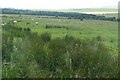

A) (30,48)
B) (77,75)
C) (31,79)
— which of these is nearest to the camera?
(31,79)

::::

* Problem statement: Update the items above by replacing "camera" with "viewer", keeping everything else the same, and omit the pictures from what you return.

* Output below:
A) (30,48)
B) (77,75)
C) (31,79)
— which of these is nearest to the viewer?
(31,79)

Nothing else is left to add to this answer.